OVS intport - You can't ping me unless I ping you first

virtualbitz

Member
Nov 6, 2020
39
5
13
33
This is the strangest networking problem I've had in a long time.

I have a single host with an OVS bridge and a couple of interfaces, one 10G, one 1G. I had a single IP bound directly to the bridge. This problem started after I deleted that IP and created a new IP with a different subnet on an ovsint port, this time using a VLAN ID instead of none. I created the OVS Intport, move the gateway over to the new OVS Intport, validated that I could reach the internet from the host, then deleted the old IP from the bridge. VM/CT networking is great, nothing wrong there.

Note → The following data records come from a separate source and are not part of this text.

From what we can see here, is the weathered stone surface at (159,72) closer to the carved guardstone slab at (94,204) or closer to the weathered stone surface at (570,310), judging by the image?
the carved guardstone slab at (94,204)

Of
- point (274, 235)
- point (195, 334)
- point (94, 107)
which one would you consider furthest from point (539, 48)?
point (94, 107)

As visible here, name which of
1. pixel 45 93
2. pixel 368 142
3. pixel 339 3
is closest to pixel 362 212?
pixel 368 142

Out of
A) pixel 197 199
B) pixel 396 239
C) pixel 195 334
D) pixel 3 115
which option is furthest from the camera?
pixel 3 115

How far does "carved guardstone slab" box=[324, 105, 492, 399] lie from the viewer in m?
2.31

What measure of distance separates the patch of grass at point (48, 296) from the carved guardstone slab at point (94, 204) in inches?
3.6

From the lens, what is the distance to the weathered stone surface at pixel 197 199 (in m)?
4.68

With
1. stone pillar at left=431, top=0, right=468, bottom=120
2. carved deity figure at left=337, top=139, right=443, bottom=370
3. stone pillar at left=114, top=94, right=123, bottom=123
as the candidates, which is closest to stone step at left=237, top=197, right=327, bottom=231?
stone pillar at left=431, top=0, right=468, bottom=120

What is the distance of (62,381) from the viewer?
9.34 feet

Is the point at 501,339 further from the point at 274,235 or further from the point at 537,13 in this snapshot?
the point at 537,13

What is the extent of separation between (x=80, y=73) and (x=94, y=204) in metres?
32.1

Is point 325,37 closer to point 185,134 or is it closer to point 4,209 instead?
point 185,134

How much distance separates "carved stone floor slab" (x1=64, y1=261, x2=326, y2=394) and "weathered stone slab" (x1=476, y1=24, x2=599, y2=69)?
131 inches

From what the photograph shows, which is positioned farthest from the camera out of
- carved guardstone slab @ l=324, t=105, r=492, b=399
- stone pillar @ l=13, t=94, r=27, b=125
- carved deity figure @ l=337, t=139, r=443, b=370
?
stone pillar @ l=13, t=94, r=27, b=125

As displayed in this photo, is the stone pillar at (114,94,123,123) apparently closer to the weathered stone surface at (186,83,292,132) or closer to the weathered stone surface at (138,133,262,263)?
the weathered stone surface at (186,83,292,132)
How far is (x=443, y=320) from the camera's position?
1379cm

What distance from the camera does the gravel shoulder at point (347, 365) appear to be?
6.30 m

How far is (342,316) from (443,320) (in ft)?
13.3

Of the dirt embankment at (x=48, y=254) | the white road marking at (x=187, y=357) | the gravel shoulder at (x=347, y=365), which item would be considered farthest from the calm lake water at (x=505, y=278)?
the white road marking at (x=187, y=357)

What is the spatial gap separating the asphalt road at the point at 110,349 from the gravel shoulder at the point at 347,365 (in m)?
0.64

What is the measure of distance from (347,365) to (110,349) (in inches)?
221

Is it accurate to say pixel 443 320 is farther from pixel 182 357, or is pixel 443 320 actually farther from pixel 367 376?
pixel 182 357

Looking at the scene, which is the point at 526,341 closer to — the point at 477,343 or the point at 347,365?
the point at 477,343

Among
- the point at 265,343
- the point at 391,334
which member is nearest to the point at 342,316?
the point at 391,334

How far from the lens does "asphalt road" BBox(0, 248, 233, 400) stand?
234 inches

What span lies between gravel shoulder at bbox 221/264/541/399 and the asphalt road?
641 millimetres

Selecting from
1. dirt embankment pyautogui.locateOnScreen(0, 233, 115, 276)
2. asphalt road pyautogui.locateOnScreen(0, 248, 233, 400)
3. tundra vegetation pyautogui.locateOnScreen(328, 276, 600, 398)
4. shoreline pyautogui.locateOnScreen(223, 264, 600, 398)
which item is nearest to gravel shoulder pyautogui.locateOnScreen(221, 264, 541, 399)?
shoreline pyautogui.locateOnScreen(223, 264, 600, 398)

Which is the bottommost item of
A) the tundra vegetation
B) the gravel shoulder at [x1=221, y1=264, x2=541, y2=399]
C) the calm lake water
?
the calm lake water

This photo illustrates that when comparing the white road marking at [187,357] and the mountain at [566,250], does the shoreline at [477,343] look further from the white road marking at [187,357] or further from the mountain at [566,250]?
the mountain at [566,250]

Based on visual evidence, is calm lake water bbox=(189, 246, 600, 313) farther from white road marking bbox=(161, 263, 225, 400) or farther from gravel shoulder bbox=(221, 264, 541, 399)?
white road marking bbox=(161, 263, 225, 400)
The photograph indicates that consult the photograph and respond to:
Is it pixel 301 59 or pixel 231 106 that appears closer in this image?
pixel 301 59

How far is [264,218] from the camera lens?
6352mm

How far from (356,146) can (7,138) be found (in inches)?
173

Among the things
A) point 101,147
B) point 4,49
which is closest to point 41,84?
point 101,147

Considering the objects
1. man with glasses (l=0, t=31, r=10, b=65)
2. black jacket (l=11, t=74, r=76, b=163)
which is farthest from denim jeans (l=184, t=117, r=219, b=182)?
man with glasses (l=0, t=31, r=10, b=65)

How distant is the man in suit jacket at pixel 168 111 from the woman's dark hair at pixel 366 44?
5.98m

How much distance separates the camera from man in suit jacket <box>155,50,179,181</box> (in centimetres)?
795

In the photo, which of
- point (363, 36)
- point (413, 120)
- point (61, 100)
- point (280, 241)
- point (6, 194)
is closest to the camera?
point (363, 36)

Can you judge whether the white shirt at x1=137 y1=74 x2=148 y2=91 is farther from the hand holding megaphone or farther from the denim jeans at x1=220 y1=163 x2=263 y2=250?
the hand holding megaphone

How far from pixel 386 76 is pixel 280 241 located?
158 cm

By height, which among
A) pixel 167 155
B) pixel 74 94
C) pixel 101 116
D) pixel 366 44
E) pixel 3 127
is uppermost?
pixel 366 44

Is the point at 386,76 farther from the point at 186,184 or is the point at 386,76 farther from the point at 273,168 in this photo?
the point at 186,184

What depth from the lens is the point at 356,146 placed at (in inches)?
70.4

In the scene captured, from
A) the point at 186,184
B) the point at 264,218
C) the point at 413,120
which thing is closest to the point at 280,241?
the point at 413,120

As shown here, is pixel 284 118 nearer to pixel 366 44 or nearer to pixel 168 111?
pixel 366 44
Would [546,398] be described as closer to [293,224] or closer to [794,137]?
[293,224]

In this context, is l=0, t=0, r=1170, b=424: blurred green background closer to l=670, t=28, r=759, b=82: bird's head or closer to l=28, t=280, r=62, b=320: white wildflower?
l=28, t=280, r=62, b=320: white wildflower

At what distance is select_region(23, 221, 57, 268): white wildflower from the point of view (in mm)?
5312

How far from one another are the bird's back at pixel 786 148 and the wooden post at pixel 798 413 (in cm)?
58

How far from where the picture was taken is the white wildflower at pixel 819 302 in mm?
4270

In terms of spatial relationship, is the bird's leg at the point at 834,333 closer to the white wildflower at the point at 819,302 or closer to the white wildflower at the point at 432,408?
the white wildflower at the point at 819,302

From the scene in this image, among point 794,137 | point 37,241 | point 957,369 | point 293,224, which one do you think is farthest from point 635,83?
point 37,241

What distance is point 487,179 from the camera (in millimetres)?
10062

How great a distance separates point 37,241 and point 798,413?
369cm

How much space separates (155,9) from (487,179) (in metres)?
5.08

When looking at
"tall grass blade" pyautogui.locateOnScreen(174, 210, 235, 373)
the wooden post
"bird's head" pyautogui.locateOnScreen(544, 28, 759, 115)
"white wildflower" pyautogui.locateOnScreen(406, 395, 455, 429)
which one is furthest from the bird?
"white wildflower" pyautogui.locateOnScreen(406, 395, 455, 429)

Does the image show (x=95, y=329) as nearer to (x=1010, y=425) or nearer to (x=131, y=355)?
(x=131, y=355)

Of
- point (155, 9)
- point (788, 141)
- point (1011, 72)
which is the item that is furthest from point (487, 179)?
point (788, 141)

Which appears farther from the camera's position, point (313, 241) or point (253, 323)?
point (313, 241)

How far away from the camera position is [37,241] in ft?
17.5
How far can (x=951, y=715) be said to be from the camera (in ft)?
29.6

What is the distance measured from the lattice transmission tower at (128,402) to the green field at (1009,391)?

At first everything seemed okay. Internet access from the host was fine. Then I started to notice that several client machines couldn't get to the host. They were on the same subnet, all the correct MAC addresses were in the tables on the physical switches and OVS. Then I tried pinging a client machine from the host. Once I did that the client was instantly able to access the host.

I checked over my switches thoroughly for spanning tree, or any other problems (I'm running RSTP on all switches, including the OVS bridge). I couldn't find anything wrong.
 
Last edited:
Bump, does anyone know how I should go about troubleshooting this? I noticed that the ovsintport IP becomes inaccessible once again (no ARP) after rebooting the host
 
Bump, does anyone know how I should go about troubleshooting this? I noticed that the ovsintport IP becomes inaccessible once again (no ARP) after rebooting the host
Might be helpful if you could post some of your config files, etc/network/interfaces ?
 
Hint: NDP/ARP
I mean ARP certain seems to be a factor. There's no ARP entry in OVS before I try pinging out, and after I do there's an ARP entry. That doesn't explain why OVS doesn't seem to be replying to ARP broadcasts.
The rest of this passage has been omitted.